Question

Input vs IgG control for RIP-seq

1

Entering edit mode

4.5 years ago

bosiarek ▴ 10

Hi, I've never done any bioinformatic analysis before and this is my first attempt at analysing some RIP-seq data (just doing differential analysis using Salmon + tximport + DESeq).

I'm a bit confused about how to normalize my samples using input & IgG controls. I've asked two people that I know who have done similar experiments before and they have different suggestions:

1) Subtract input read counts from IP read counts before feeding them into DESeq & do the enrichment analysis of samples vs IgG 2) Subtract IgG read counts from IP samples and then compare with input to get the enrichment information

Right now I'm just analysing a set of data to just check if there is a preferential binding between my protein of interest and a specific group of transcripts but in the future I would like to include a drug treatment as well so then I will have 4 groups of samples (IP-Ctrl, IP-Treated, IP-IgG and inputs) and I'm even more confused as to how to normalize the data in a proper way if I want to understand the difference between Ctrl & Treated. (I was also told once that the IgG control is not really needed in such case but I really want to make sure that I'm doing the analysis correctly).

I would be very grateful for your advice!

RNA-Seq • 4.3k views

ADD COMMENT • link updated 2.2 years ago by jwil14 • 0 • written 4.5 years ago by bosiarek ▴ 10

0

Entering edit mode

Thank you so much for your answer! I apologize for such a late reply but the I was finally able to go back to the lab so the analysis part of the project got a bit delayed.

That's very helpful and confirms what I thought about possibly dropping the IgG when comparing my treated vs untreated samples! I assumed that any non-specific binding would be comparable across the samples so I thought it could be omitted from the analysis. However, I was told by a fellow DIY bioinformatician that I should still include it and that's where my confusion came from.

Once again, thank you for your input (pun intended).

ADD REPLY • link 4.5 years ago by bosiarek ▴ 10

0

Entering edit mode

Please use ADD COMMENT/ADD REPLY when responding to existing posts to keep threads logically organized. This comment belongs under @Ian's answer.

SUBMIT ANSWER is for new answers to original question.
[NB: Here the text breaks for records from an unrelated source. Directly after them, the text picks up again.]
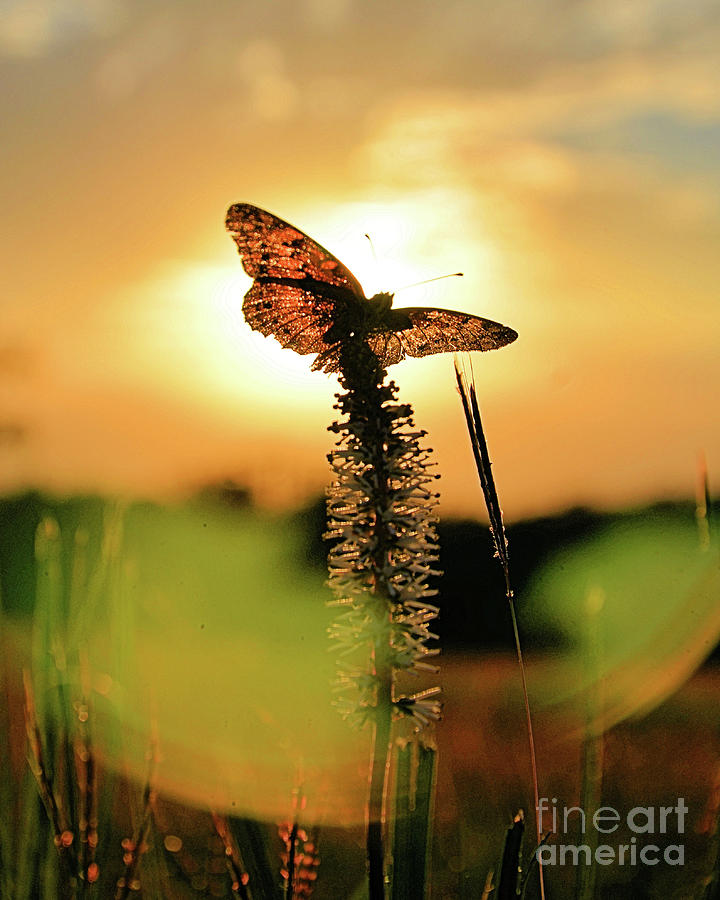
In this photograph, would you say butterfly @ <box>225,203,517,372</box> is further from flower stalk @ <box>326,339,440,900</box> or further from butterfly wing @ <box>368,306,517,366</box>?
flower stalk @ <box>326,339,440,900</box>

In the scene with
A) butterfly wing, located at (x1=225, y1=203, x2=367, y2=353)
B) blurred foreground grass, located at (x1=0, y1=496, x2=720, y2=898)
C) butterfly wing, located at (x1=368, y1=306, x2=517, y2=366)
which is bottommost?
blurred foreground grass, located at (x1=0, y1=496, x2=720, y2=898)

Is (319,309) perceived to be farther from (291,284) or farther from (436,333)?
(436,333)

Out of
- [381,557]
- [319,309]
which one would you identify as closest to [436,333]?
[319,309]

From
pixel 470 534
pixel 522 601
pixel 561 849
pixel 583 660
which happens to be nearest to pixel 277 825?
pixel 561 849

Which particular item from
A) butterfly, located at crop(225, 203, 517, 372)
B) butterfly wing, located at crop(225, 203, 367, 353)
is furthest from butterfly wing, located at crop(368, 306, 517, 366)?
butterfly wing, located at crop(225, 203, 367, 353)

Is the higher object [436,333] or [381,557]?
[436,333]

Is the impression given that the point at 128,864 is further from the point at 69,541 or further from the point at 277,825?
the point at 69,541

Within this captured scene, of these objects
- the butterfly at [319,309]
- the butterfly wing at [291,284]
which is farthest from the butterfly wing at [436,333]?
the butterfly wing at [291,284]
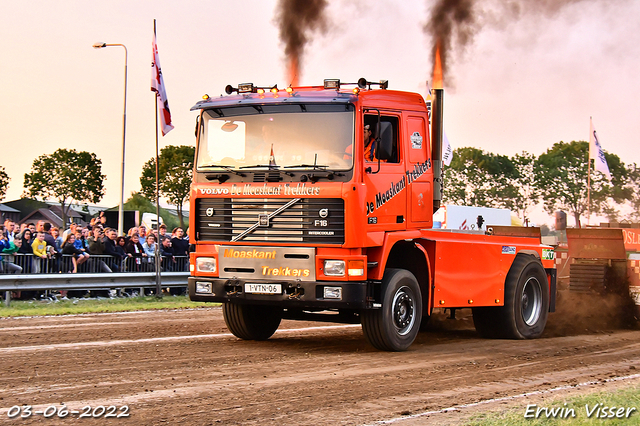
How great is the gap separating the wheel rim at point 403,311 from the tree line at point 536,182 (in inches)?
2104

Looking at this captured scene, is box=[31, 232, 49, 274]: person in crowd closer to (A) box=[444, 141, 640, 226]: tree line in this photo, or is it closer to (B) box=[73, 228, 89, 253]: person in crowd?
(B) box=[73, 228, 89, 253]: person in crowd

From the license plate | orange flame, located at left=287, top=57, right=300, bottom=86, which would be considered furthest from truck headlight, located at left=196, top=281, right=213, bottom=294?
orange flame, located at left=287, top=57, right=300, bottom=86

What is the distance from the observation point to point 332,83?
34.0ft

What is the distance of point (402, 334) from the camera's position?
10414 mm

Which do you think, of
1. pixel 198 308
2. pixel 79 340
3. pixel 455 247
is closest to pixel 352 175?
pixel 455 247

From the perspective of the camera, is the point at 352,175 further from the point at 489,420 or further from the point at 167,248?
the point at 167,248

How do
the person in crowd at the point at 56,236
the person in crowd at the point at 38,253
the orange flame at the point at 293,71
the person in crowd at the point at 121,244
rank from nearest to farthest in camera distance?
the orange flame at the point at 293,71, the person in crowd at the point at 38,253, the person in crowd at the point at 56,236, the person in crowd at the point at 121,244

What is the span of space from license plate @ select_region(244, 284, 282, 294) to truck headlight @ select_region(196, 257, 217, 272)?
59cm

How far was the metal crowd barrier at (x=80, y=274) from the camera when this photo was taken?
16219 mm

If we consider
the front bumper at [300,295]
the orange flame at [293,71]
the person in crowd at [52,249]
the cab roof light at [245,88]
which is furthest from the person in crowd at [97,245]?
the cab roof light at [245,88]

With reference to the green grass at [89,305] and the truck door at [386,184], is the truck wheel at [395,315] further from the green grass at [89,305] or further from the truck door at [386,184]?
the green grass at [89,305]

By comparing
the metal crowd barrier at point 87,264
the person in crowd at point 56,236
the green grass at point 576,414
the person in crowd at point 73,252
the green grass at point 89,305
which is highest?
the person in crowd at point 56,236

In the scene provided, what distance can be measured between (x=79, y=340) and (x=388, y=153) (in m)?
4.74

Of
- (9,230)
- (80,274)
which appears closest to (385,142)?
(80,274)
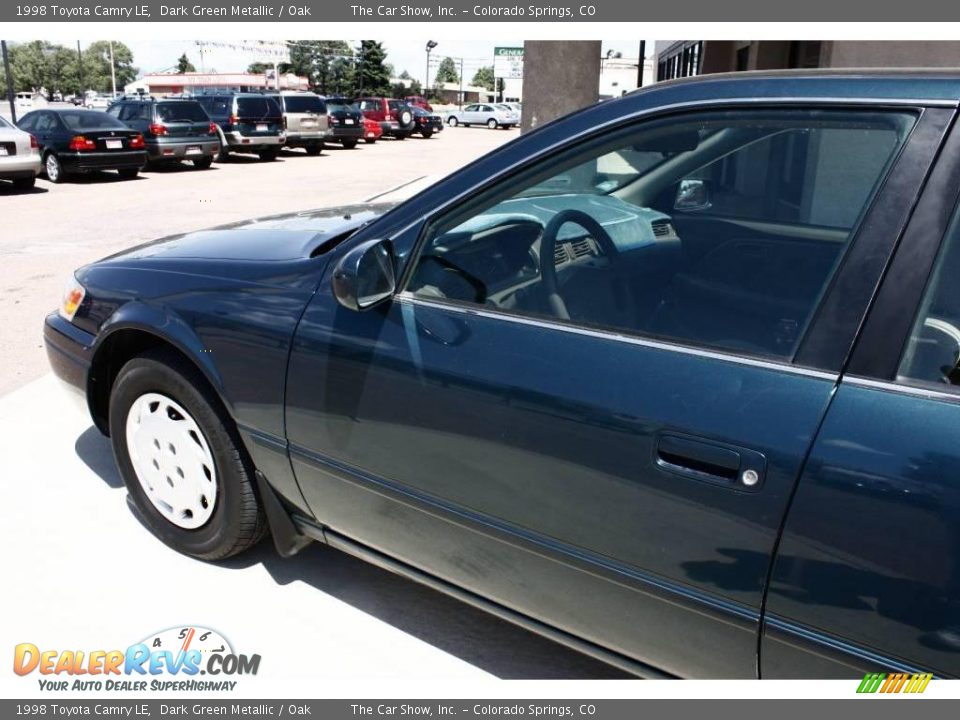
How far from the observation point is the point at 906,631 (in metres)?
1.54

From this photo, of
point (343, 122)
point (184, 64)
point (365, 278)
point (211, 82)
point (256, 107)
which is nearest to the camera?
point (365, 278)

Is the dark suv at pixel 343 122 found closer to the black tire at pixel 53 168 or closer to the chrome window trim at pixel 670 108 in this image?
the black tire at pixel 53 168

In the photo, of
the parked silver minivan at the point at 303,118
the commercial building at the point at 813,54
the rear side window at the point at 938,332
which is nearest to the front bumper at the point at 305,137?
the parked silver minivan at the point at 303,118

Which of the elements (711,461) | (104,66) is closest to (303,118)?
(711,461)

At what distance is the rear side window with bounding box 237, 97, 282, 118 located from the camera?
2098 cm

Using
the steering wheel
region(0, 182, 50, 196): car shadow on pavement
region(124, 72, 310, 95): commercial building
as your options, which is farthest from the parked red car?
region(124, 72, 310, 95): commercial building

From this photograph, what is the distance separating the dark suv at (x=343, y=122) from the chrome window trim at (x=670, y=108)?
78.3 feet

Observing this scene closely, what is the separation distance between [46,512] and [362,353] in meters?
2.01

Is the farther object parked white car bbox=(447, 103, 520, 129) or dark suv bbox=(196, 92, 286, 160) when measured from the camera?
parked white car bbox=(447, 103, 520, 129)

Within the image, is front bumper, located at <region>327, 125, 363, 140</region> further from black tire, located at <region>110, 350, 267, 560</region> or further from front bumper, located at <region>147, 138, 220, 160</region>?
black tire, located at <region>110, 350, 267, 560</region>

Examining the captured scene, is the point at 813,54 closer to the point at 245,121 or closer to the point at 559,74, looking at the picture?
the point at 559,74

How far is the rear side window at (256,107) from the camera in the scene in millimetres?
20984

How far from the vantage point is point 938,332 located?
1694mm

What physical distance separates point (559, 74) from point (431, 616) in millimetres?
8034
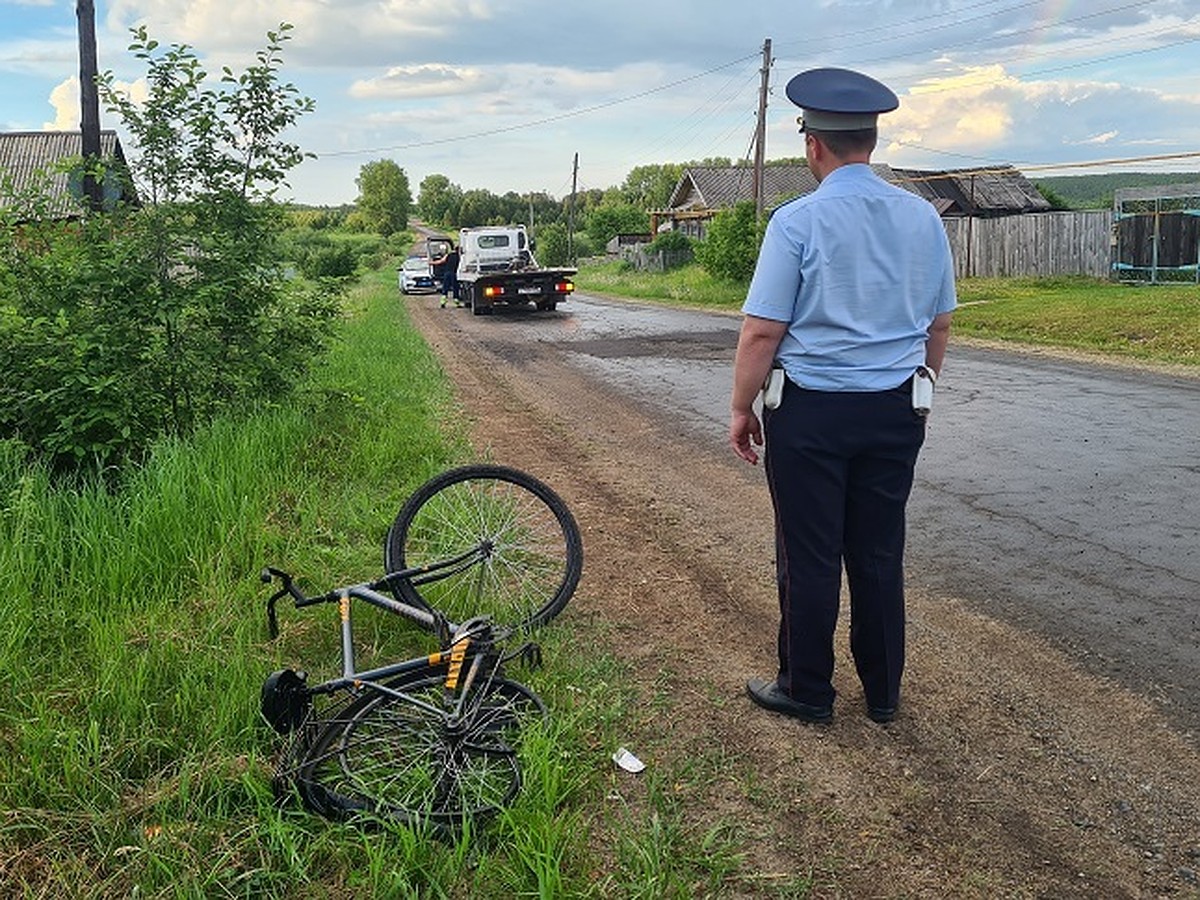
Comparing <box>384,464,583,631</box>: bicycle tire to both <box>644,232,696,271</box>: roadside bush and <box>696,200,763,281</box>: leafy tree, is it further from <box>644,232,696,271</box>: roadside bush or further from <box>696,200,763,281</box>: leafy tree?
<box>644,232,696,271</box>: roadside bush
ADD REPLY • link 4.5 years ago by GenoMax 148k

score 3 · Answer 1 · 2020-06-16

Input and IgG control for different things in RIP-seq.

Input controls for how expressed each RNA is (you expect to see more signal from a highly expressed RNA than a lowly expressed one), as well as various sequencing bias' (GC content, % uniqueness etc); whereas IgG controls mainly for the specificity of your antibody and the effectiveness of the pull down.

Subtraction on a linear scale is unlikely to be the correct answer as this sort of data is usually ratiometric in nature, so you want to be dividing (or subtracting on a log scale).

For most purposes input is probably the best control, but you will see some sequences that interact with IgG, and the suspcian will be that if those sequences interact with your IP, it is because of non-specific effects.

For a simple analysis I would put all of the counts as raw counts into DESeq. I would that use DEseq to find transcripts where there is an enrichment in IP over input by effectively doing a DE analysis between IP and input. You could deal with the IgG in two ways - either do the same DE for IgG and input, and disregard any genes in that analysis from the IP analysis, or you could go whole hog and do a differences-in-differences test. I'm usually a fan of differences in differences, but given the likely big difference in read conuts between IP and IgG, I think i'd go for the first option here.

When you are doing your Ctrl and Treated anslysis, I would go for differences-in-differences though. Becuase the non-specific binding should be the same in both treated and ctrl, rather than doing an IgG control here, I would do IP-Cntrl, IP-treated, input-cntrl, input-treated.

I would then use DESeq to look at the interaction term (or coding the contrast (IP.Treated - input.treated) - (IP.cntrl-input.cntrl)). If you don't do this, you risk just identifying genes where the expression has increased, and the binding of the protein is increased because of this, not because the protein actaully binds tighter.